The expert witnesses for the plaintiffs, Barbara Forrest, Kenneth Miller, Kevin Padian, Robert Pennock, John Haught, Brian Alters, and Kevin Padian, worked as volunteers on this case. The lawyers from the ACLU of Pennsylvania, Americans United for the Separation of Church and State, and the law firm of Pepper Hamilton put in an enormous amount of time, effort, and energy. Genie Scott, Wesley Elsberry, Nick Matzke, Susan Spath, and the rest of the staff at the National Center for Science Education worked tirelessly behind the scenes.
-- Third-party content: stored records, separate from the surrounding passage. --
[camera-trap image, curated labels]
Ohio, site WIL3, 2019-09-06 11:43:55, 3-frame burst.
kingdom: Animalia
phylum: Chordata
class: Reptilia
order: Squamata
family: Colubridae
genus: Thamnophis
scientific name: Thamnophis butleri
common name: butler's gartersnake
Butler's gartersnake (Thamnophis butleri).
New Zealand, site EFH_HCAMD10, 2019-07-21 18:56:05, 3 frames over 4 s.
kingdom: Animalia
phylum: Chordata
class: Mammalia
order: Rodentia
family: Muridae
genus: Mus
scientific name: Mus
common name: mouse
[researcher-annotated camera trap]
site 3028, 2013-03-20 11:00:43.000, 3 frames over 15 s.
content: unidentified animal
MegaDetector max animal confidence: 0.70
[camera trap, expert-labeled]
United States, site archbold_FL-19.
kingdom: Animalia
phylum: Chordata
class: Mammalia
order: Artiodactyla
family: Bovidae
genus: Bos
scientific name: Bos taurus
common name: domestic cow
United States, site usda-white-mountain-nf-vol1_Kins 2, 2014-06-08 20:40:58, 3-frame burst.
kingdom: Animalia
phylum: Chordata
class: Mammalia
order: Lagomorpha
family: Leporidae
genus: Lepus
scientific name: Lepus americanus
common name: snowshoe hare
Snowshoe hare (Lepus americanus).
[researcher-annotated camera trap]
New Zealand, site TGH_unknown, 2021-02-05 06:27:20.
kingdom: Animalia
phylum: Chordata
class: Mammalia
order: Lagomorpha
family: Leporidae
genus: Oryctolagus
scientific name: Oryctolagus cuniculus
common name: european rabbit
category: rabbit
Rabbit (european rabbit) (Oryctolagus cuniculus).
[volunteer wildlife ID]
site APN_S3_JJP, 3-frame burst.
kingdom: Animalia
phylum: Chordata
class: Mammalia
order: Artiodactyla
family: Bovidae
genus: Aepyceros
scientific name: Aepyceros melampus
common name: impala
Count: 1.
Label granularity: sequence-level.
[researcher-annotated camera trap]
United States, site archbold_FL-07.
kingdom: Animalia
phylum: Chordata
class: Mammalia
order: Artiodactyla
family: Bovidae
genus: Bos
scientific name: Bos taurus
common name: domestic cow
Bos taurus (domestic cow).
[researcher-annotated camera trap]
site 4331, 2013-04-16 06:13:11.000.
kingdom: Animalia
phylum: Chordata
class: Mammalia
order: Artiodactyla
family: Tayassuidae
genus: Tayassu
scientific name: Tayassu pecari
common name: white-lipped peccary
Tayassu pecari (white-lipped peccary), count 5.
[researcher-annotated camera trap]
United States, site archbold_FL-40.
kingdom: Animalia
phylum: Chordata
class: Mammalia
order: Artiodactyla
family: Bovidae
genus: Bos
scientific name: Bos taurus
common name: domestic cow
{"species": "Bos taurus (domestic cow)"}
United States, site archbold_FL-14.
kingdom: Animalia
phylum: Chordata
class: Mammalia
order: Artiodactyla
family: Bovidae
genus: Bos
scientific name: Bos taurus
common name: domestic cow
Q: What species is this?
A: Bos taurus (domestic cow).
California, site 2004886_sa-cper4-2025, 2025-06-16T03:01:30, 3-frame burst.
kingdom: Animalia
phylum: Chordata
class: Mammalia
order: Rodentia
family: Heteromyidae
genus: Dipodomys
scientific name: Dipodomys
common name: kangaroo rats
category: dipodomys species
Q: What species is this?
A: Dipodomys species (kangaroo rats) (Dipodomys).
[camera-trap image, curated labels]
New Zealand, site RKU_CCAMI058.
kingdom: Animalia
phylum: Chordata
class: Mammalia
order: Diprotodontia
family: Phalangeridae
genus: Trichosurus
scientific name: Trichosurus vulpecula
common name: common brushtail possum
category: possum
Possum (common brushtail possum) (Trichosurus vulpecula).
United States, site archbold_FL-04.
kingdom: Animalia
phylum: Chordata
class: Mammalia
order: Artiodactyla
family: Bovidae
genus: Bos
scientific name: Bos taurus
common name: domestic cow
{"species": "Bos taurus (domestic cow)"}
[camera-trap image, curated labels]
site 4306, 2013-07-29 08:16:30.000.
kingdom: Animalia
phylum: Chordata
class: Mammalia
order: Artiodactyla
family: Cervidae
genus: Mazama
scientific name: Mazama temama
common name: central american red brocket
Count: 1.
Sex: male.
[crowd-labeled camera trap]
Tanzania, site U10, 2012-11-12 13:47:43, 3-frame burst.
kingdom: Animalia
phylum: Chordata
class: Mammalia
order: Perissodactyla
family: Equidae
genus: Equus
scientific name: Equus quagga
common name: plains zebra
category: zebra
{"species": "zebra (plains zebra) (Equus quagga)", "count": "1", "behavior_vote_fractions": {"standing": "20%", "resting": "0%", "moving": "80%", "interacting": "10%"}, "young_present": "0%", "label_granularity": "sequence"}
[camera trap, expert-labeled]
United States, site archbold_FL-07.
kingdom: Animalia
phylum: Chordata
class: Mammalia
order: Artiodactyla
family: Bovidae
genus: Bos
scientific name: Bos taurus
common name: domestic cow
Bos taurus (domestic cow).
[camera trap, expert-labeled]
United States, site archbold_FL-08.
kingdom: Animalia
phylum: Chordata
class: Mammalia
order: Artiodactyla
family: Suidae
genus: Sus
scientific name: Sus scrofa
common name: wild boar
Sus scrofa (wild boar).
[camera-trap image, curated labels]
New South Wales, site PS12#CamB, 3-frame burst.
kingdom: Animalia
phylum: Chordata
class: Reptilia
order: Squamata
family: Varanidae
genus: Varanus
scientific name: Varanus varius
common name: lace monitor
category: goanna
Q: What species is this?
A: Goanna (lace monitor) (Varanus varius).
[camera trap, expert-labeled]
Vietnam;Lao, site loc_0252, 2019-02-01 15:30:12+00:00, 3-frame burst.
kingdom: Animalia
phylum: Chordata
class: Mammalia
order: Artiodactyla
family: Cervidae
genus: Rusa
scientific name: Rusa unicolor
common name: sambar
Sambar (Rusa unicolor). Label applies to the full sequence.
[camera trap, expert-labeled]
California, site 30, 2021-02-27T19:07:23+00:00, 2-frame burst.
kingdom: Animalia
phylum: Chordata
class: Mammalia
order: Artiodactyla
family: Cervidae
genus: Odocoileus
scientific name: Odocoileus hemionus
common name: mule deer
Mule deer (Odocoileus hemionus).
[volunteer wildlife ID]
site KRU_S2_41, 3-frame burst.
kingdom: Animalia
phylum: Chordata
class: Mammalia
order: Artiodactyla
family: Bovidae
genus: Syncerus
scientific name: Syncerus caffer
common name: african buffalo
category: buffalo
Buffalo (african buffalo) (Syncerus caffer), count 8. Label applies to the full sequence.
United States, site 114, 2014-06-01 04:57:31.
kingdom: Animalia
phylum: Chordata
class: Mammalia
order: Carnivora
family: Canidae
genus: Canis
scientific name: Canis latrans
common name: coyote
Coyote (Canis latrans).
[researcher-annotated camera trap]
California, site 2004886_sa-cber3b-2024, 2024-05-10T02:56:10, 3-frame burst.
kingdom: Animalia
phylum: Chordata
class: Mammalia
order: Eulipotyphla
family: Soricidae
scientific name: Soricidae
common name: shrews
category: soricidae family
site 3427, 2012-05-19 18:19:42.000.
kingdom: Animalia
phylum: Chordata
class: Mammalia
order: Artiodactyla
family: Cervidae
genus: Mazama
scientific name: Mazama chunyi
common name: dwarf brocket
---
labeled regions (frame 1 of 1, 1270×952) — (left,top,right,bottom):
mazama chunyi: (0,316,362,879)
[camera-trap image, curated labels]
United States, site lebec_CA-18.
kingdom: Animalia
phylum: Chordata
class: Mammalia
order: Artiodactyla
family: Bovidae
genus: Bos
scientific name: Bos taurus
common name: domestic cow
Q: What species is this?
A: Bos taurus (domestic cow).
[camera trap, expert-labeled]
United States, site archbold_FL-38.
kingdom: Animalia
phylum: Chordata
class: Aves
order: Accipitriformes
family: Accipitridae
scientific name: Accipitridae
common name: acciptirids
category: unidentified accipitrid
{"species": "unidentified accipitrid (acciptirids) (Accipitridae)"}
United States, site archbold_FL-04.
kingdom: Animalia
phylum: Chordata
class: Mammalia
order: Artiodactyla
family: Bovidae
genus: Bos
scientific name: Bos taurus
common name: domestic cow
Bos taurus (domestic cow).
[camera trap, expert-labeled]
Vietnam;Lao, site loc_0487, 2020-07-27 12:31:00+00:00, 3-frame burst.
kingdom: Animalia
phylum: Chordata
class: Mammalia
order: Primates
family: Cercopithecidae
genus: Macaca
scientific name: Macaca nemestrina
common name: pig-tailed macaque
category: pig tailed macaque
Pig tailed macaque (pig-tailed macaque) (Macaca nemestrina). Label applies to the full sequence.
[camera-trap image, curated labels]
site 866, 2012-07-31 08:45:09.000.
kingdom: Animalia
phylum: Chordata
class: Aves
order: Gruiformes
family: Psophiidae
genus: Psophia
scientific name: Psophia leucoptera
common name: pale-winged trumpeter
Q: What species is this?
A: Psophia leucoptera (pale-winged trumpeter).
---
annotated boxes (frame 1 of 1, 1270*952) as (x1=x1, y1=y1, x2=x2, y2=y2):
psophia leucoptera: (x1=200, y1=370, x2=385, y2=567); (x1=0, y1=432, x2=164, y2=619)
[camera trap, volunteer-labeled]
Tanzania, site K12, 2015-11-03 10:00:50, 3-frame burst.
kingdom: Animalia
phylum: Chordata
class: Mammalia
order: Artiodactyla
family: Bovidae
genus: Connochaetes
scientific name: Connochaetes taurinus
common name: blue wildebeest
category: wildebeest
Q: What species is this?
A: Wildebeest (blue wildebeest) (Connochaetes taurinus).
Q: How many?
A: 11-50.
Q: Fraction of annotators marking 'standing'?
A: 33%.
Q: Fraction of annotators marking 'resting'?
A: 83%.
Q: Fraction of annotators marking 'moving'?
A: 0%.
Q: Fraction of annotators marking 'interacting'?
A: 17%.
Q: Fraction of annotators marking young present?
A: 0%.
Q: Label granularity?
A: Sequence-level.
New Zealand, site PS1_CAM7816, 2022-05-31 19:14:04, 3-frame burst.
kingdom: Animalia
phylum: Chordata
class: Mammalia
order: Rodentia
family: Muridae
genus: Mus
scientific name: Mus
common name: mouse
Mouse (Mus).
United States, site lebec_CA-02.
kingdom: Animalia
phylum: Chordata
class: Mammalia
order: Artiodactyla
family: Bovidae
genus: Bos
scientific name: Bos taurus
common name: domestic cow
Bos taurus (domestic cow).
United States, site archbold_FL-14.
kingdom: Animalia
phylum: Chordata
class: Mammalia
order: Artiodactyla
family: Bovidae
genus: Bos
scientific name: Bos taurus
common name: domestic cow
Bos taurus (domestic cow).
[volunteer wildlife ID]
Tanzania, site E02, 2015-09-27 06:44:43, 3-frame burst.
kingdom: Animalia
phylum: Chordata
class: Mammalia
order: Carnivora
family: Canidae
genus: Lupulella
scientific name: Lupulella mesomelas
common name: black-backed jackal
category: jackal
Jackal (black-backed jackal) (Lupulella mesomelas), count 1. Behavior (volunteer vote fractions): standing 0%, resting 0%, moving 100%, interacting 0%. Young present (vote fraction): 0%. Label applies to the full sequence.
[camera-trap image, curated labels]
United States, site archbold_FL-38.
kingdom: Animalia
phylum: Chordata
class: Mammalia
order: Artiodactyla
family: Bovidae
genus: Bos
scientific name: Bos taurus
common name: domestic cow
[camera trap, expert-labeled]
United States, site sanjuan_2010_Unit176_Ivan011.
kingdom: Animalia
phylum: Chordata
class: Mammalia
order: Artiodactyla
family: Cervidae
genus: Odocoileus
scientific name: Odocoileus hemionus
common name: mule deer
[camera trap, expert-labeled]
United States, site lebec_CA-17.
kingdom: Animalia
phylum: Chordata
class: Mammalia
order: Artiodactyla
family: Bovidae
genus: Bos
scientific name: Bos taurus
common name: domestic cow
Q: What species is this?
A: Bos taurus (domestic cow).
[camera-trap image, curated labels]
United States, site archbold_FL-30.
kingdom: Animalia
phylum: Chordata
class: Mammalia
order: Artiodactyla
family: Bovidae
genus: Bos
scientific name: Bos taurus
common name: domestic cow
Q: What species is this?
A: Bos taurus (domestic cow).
Thanks are particularly due to Tammy Kitzmiller, Bryan Rehm, Christie Rehm, Deborah Feinmore, Joel Lieb, Steven Stough, Beth Eveland, Cynthia Sneath, Julie Smith, Barrie Callahan, and Frederick Callahan - the plaintiffs in the case. They, and the partially overlapping group of parents who took back the school board, have demonstrated once again that a small group of committed people really can change things for the better.

(Hat Tip: NCSE)


Anonymous said...

As a biology teacher from PA (and near Dover), I can say that this ruling makes me feel like Christmas came early! I've been dealing with this issue for as long as I've been teaching. My daughter recently finished student teaching in 6th grade in a rural PA school, and her final grade was LOWERED because she taught evolution (it was in the 6th grade science book) and didn't say it was 'just a theory' or 'it has problems', nor did she discuss 'alternative theories' like her cooperating teacher wanted her to. My principal allowed students to 'opt out' of my evolution unit, and I've had pastors show up at my classroom door with materials to hand out to students giving them the 'alternate theory' of how life came to be. Today's ruling gives me even more LEGAL ammunition to use if I ever return to the classroom. I'm on sabbatical leave, working in a big government agency in D.C., where even the DIRECTOR of SCIENCE isn't allowed to discuss 'evolution' with the media unless cleared by the (politically appointed) agency head - and then he must be sure to not come out firmly in the 'evolutionist' camp. Thank you, Judge Jones!!

George said...

Finally, we see some justice in the teaching of science in the US.

Dr Zen said...

Woohoo! We await George Bush's comment, innit!